The project will leverage DM and MAEs to tackle challenging DIA tasks such as text recognition, document generation, and layout analysis. These models, while effective, are inherently computationally intensive. Their limitations on resource-constrained devices present an opportunity to study bottlenecks and guide the development of compressed versions tailored for TinyML. To achieve this, the project will use cutting-edge techniques such as pruning, quantization, and knowledge distillation. Pruning reduces model size by eliminating redundant parameters, while quantization lowers the precision of weights and activations, enabling efficient computation on edge devices. Knowledge distillation trains smaller, efficient "student" models to replicate the functionality of larger models. Additionally, split computing strategies will be explored, offloading resource-intensive computations to powerful servers while enabling lightweight processing on edge devices.
DM will play a crucial role in generating synthetic datasets that mimic the complexities of real-world documents. These datasets will form the foundation for training and fine-tuning TinyML-compatible models, ensuring efficiency on tasks like OCR, real-time handwriting enhancement, and layout correction. This dual approach—leveraging large models to generate data and optimizing smaller, efficient models—ensures that TinyML deployments are practical and task-specific.
Extensive evaluations will validate the feasibility and effectiveness of deploying these optimized models on TinyML platforms. Metrics such as accuracy, latency, memory usage, and energy efficiency will be analyzed across various edge devices, including microcontroller configurations. These evaluations will demonstrate the potential of TinyML to handle complex DIA tasks while highlighting pathways for improving scalability in real-world environments.

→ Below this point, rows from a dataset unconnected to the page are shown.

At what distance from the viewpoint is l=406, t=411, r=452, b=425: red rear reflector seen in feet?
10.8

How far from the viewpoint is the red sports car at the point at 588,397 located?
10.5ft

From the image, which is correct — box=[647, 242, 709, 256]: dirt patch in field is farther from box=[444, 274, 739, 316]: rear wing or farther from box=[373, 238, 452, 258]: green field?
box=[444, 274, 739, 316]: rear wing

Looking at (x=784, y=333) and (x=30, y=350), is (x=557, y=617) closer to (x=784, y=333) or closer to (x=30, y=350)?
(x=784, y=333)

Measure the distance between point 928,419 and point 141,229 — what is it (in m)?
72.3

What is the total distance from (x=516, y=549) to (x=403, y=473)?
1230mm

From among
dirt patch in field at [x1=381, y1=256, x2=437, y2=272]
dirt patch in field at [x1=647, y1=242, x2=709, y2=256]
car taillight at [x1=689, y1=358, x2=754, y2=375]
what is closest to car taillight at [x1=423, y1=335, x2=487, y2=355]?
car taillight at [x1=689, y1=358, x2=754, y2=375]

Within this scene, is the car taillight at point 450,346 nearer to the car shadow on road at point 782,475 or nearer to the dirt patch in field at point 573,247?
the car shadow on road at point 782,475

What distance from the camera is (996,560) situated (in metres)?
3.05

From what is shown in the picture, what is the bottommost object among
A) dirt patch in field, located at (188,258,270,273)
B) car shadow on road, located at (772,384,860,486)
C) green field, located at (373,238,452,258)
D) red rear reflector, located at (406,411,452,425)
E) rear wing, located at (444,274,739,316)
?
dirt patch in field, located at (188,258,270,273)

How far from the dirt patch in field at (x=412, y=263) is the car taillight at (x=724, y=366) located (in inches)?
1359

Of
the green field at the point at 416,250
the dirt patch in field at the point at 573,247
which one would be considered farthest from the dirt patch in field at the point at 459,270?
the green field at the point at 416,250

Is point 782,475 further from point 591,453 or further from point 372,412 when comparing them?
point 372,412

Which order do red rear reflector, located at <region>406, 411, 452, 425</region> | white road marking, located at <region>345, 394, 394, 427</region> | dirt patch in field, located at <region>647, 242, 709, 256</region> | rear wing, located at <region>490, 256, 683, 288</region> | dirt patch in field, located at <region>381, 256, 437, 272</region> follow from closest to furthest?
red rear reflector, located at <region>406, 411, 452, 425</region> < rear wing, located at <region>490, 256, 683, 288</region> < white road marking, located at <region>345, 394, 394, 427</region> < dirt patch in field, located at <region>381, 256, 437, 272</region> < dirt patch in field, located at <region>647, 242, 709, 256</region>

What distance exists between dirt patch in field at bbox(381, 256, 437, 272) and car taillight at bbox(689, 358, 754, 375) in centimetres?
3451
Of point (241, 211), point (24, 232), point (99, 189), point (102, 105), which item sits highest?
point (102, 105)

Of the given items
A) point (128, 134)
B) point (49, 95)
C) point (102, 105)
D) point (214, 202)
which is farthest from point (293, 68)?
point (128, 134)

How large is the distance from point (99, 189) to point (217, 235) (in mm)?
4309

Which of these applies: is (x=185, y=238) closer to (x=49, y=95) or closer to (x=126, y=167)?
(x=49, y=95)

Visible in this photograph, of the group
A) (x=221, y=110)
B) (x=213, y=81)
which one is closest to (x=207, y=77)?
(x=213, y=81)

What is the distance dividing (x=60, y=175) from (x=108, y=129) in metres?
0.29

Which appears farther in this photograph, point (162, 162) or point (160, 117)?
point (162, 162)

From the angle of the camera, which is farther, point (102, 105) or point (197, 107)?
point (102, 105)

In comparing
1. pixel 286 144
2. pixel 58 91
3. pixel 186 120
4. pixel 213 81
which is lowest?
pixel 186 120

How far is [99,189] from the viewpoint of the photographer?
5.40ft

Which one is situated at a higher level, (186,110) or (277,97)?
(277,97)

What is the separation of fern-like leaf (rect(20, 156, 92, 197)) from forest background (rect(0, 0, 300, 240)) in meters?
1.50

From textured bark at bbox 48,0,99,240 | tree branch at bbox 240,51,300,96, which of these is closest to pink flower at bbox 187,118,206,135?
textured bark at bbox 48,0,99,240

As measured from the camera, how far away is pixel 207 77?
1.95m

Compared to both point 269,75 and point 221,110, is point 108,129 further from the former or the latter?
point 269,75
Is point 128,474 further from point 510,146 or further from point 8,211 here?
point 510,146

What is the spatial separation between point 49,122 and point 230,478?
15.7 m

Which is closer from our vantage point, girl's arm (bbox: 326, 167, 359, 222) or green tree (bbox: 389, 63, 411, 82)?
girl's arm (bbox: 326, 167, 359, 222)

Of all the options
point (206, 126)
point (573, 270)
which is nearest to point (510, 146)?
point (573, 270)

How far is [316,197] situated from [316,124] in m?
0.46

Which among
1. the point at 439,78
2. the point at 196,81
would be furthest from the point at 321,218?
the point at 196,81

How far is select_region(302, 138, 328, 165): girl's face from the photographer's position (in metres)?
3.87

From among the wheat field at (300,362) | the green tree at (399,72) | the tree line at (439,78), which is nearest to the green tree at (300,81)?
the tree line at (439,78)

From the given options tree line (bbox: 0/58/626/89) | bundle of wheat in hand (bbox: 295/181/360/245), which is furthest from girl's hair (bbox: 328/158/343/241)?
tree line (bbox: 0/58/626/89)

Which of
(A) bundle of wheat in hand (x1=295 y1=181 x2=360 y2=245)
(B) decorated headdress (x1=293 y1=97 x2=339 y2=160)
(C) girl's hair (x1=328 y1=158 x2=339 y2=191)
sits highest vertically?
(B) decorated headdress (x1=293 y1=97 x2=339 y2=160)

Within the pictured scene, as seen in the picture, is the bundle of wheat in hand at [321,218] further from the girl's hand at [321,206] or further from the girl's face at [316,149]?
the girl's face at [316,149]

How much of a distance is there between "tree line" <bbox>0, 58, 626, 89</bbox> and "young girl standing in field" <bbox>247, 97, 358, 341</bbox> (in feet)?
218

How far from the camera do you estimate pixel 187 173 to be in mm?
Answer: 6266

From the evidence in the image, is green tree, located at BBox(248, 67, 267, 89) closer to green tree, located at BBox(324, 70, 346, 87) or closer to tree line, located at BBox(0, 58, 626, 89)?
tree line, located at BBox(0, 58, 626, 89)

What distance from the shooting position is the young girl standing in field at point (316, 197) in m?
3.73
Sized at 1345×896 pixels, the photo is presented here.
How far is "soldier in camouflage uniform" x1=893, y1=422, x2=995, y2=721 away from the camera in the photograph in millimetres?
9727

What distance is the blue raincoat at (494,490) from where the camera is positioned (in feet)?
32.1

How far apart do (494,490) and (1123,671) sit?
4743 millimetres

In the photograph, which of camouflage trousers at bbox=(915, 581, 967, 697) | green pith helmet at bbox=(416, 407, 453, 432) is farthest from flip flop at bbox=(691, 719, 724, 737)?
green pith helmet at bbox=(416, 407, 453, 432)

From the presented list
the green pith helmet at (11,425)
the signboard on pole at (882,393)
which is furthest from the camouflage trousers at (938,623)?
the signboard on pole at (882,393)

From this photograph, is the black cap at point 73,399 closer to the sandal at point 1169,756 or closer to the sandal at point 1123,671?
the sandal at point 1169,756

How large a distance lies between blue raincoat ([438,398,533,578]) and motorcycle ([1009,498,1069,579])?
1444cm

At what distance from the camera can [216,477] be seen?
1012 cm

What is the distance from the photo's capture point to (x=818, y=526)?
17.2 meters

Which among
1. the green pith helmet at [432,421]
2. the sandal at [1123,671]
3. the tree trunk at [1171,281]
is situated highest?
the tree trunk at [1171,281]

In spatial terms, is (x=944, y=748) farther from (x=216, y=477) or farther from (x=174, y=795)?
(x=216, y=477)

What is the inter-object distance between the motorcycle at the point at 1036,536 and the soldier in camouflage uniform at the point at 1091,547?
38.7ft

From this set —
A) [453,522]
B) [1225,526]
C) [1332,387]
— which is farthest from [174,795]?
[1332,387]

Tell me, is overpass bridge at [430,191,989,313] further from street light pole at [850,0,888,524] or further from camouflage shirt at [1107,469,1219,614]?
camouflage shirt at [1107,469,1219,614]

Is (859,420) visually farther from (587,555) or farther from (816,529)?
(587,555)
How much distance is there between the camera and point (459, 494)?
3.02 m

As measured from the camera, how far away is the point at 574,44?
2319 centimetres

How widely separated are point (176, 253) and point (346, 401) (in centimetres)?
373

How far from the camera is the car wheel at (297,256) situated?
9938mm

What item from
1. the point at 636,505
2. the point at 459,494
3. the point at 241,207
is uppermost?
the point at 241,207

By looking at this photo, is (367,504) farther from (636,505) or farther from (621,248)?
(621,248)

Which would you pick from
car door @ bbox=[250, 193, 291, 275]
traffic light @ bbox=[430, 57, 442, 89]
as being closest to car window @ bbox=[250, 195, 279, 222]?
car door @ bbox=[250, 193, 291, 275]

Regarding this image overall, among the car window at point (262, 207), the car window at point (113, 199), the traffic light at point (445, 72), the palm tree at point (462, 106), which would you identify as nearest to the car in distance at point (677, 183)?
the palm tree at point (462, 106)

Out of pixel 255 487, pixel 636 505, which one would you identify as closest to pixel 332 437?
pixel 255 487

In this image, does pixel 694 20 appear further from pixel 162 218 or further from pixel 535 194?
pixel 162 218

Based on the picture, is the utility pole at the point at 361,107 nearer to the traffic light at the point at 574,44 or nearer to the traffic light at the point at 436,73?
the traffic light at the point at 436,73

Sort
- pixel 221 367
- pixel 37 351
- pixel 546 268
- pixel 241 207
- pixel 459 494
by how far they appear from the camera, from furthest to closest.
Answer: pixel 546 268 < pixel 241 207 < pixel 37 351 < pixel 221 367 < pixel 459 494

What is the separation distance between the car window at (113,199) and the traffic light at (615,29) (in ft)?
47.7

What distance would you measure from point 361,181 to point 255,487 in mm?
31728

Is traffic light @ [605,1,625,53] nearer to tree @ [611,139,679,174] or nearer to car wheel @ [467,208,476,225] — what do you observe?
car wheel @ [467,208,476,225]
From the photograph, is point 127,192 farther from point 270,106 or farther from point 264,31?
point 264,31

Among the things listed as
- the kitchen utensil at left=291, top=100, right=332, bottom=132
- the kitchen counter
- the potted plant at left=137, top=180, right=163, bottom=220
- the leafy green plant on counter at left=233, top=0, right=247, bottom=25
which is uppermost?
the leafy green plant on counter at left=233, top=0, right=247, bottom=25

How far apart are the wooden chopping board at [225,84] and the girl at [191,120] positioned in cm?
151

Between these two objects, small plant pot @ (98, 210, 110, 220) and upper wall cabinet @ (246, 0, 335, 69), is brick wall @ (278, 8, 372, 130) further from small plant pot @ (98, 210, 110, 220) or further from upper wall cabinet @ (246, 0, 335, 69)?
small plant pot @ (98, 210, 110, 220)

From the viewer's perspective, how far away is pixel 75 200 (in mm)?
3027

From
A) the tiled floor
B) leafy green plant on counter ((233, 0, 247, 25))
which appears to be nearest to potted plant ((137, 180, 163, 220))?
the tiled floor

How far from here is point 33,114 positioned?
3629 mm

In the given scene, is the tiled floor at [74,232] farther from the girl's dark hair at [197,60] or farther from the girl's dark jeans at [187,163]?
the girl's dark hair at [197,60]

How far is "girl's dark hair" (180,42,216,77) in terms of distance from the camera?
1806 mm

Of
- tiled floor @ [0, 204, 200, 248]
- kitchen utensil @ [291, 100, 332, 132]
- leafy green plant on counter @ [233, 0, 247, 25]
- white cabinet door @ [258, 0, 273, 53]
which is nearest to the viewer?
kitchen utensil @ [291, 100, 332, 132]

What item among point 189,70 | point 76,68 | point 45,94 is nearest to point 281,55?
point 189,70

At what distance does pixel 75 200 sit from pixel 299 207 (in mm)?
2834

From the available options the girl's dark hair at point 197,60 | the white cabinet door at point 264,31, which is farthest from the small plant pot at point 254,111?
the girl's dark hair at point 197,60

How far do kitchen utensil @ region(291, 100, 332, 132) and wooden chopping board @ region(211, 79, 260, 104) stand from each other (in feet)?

This project seeks to deepen our understanding of large-scale DL models and their limitations, using these insights to pioneer innovative approaches for TinyML. By addressing computational challenges and adapting advanced models for edge deployment, the project will contribute significantly to DIA advancements and the growing field of TinyML. Findings will be shared at high-impact conferences (e.g., CVPR, ICCV), offering scalable, efficient solutions that democratize access to advanced document processing technologies. This work not only expands the frontiers of TinyML but ensures its benefits are accessible to a broader audience, particularly in resource-limited settings.